**Yapılacaklar:**
A: Metne göre kişiler neye bakılmaksızın eleştirilmeli ve cezalandırılmalıdır?
B: Metni "Neyi tartışıyorsunuz? Kimi, kime" sözlerinin bulunduğu yerden başlayıp "mi vicdanınızı kaybettiniz?" sözlerinden sonra bitecek şekilde yeniden yazın; "savunuyorsunuz" yerine "destekliyorsunuz" koyun.

**Metin:**
* * * *
Bu kişi ya da kişilerin siyasi görüşlerine bakılmaksızın eleştirilmeleri ve gereken cezayı almaları kaçınılmaz bir durumdur ve asla tartışmaya açık olmamalıdır. İsterse babamızın oğlu olsun, ne fark eder? Konuyu her seferinde siyasi tartışmaya çekmekle sorunlar çözülmüyor.
Siz de olabilirdiniz o faciada, orada. Sizin yakınlarınız, sevdikleriniz de olabilirdi.
Neyi tartışıyorsunuz? Kimi, kime karşı, neden savunuyorsunuz?
Hadi, sorumluluğunu yerine getirmeyenler vicdanlarını rafa kaldırmışlar.
Ya siz, o kişileri savunanlar? Siz de mi vicdanınızı kaybettiniz?
* * * *
**Verilen Malzeme:**
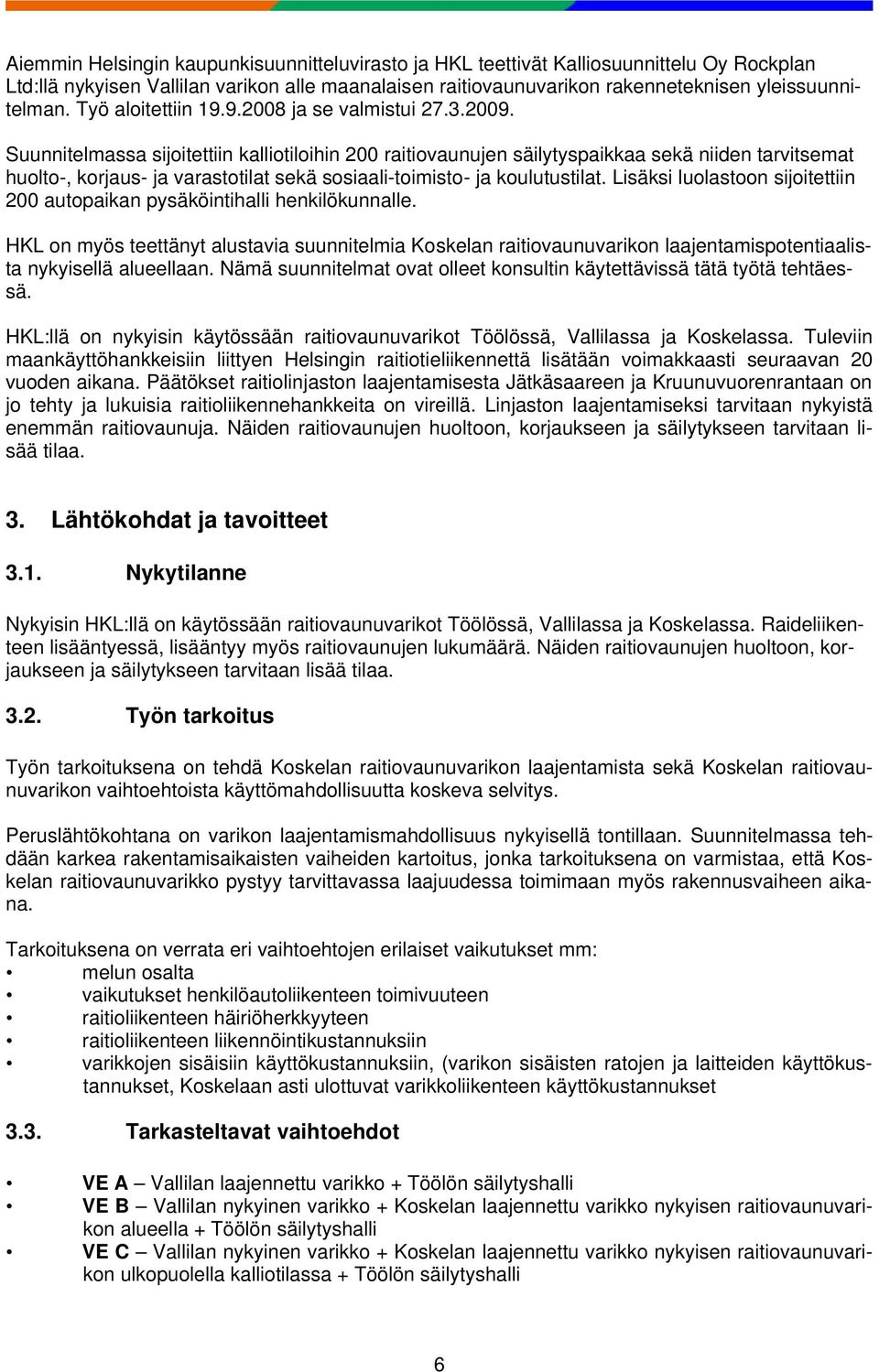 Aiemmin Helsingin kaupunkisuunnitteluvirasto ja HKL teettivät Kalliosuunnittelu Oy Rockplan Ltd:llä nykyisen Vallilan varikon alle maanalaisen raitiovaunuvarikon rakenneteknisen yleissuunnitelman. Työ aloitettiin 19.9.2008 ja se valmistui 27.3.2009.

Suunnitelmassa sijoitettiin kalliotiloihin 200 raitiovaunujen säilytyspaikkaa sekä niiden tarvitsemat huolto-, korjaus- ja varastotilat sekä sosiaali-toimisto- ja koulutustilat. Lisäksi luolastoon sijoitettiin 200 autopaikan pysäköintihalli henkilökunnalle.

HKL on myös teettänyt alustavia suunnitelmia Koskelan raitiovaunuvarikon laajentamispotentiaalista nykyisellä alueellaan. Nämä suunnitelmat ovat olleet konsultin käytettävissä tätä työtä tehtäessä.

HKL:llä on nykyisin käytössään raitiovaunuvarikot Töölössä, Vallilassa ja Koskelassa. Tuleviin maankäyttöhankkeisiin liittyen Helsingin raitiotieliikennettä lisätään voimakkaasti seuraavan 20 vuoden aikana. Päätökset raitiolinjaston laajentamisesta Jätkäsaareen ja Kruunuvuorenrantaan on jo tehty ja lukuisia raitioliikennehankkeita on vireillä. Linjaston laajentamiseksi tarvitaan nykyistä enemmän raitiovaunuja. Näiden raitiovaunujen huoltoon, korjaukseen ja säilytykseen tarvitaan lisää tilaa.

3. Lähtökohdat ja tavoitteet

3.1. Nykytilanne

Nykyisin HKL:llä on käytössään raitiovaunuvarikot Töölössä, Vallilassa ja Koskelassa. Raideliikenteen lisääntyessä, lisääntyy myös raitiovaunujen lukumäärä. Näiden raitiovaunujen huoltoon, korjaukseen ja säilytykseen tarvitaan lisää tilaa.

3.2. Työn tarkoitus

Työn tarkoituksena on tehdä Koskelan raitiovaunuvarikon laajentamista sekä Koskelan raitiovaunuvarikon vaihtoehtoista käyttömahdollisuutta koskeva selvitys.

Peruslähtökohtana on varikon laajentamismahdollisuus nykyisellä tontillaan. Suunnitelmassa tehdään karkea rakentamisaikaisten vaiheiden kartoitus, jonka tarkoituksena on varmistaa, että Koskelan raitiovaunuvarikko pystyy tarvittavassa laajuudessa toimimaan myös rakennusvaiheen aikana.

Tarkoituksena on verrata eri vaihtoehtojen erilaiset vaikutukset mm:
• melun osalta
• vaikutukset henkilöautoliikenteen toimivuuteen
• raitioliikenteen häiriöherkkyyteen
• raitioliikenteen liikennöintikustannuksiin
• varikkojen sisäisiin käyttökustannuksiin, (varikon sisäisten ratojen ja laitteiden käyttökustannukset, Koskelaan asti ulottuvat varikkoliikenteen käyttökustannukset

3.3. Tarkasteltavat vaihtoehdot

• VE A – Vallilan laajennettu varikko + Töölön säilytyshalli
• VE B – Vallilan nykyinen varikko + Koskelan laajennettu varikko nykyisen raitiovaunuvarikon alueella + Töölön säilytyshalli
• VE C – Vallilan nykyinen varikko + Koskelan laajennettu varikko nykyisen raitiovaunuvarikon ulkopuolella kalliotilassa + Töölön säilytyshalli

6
* * * *
**Sırayla Cevaplar:**
A: Siyasi görüşlerine bakılmaksızın.

B:
Neyi tartışıyorsunuz? Kimi, kime karşı, neden destekliyorsunuz?
Hadi, sorumluluğunu yerine getirmeyenler vicdanlarını rafa kaldırmışlar.
Ya siz, o kişileri savunanlar? Siz de mi vicdanınızı kaybettiniz?